March 11, 2015, Wednesday - A Sip of Science at Aster Cafe
Time: 5:30pm
Location: Aster Cafe (River Room) 125 SE Main Street
February Sip of Science - The Fargo-Moorhead Flood Diversion Project
With Miguel Wong, Barr Engineering, and Chris Ellis, St. Anthony Falls Laboratory, University of Minnesota
For decades the cities of Fargo, North Dakota, and Moorhead, Minnesota, have been plagued by flooding from the Red River of the North and its tributaries. As part of a team of consultants hired by the two cities, Barr worked with the USACE St. Paul District to develop and compare solutions to the problem—and provide relief to an area that, in the past 16 years, has experienced six of the 10 largest flood events since 1897. Expedited after the flood of record in 2009, the fast-track feasibility study for this large and complex undertaking was completed in just three years, and the project is now in final design. The ultimate goal of the project is construction of a 36-mile-long diversion channel to direct floodwater around the Fargo-Moorhead metropolitan area.
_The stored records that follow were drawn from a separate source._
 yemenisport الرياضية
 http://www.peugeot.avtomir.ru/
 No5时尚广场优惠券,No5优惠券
This presentation will highlight work on two unique project features: the Maple aqueduct and spillway structures, and the artificially constructed meandering low flow channel.
ABOUT THE SPEAKERS
Born and raised in Peru, Miguel Wong obtained his bachelor’s degree in civil engineering there. He earned his master’s in hydraulic engineering from the UNESCO-IHE Institute for Water Education in the Netherlands, and his PhD from the University of Minnesota. His doctoral work at the St. Anthony Falls Laboratory yielded a proposed modification to a well-established bedload-transport equation that the U.S. Army Corps of Engineers subsequently incorporated into its HEC-RAS modeling software. Miguel, who now has more than 20 years of experience, has acquired the last nine as a senior water resources engineer at Barr Engineering Co., consulting on hydrologic modeling, hydraulic design, river-mechanics analysis, and water management.
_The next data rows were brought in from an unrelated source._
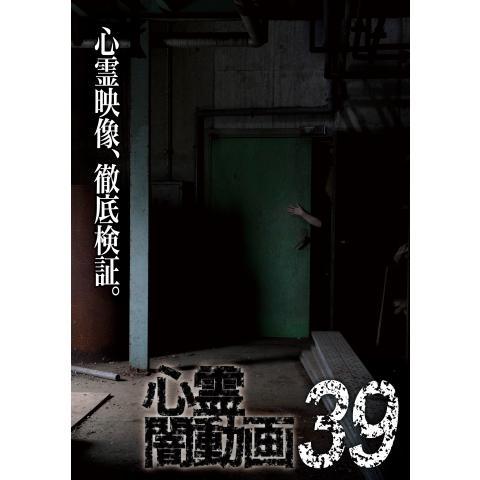 心霊闇動画39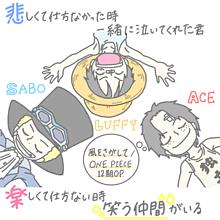 #03 詳細への画像(プリ画像)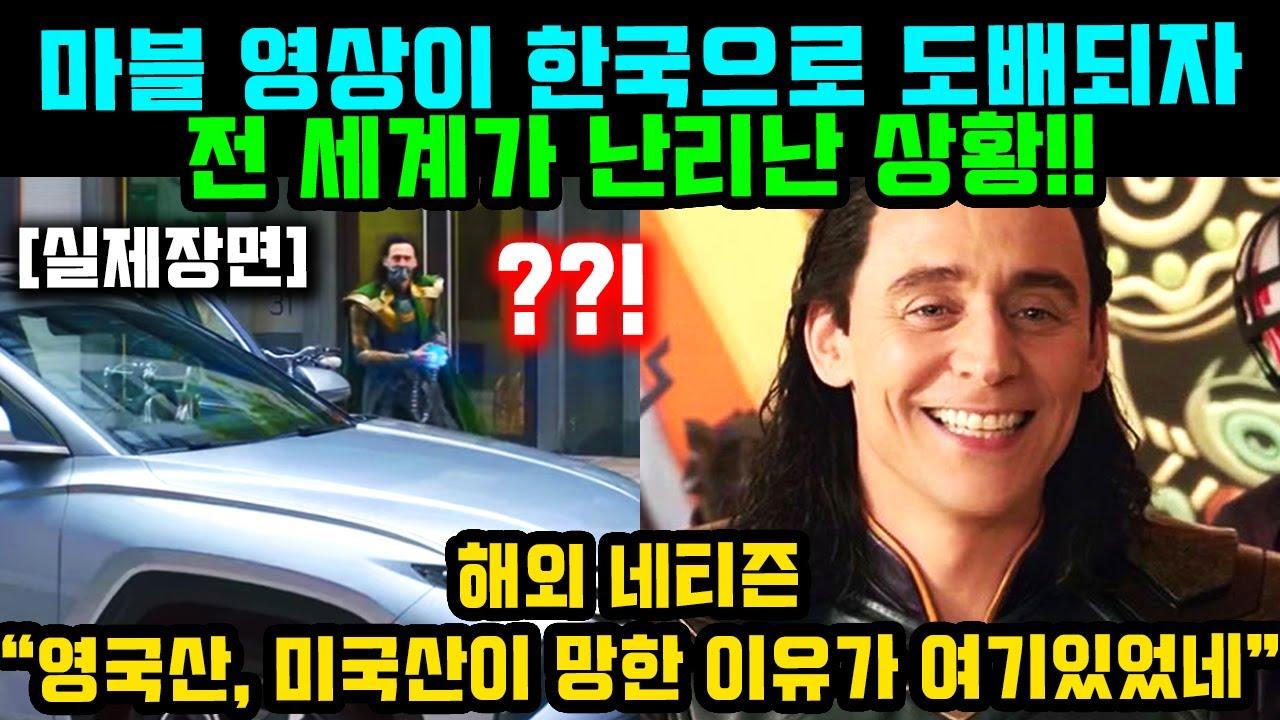 마블 영상이 한국으로 도배되자 전 세계가 난리난 상황!!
Chris Ellis is a Senior Research Associate at the St. Anthony Falls Laboratory. With over 30 years of experience, Chris is engaged in fundamental and applied water and wind related research. He is one of the Lab’s primary resources for experimental and measurement design and implementation including scientific/engineering systems design, facility design and fabrication, and high speed automated data acquisition and analysis.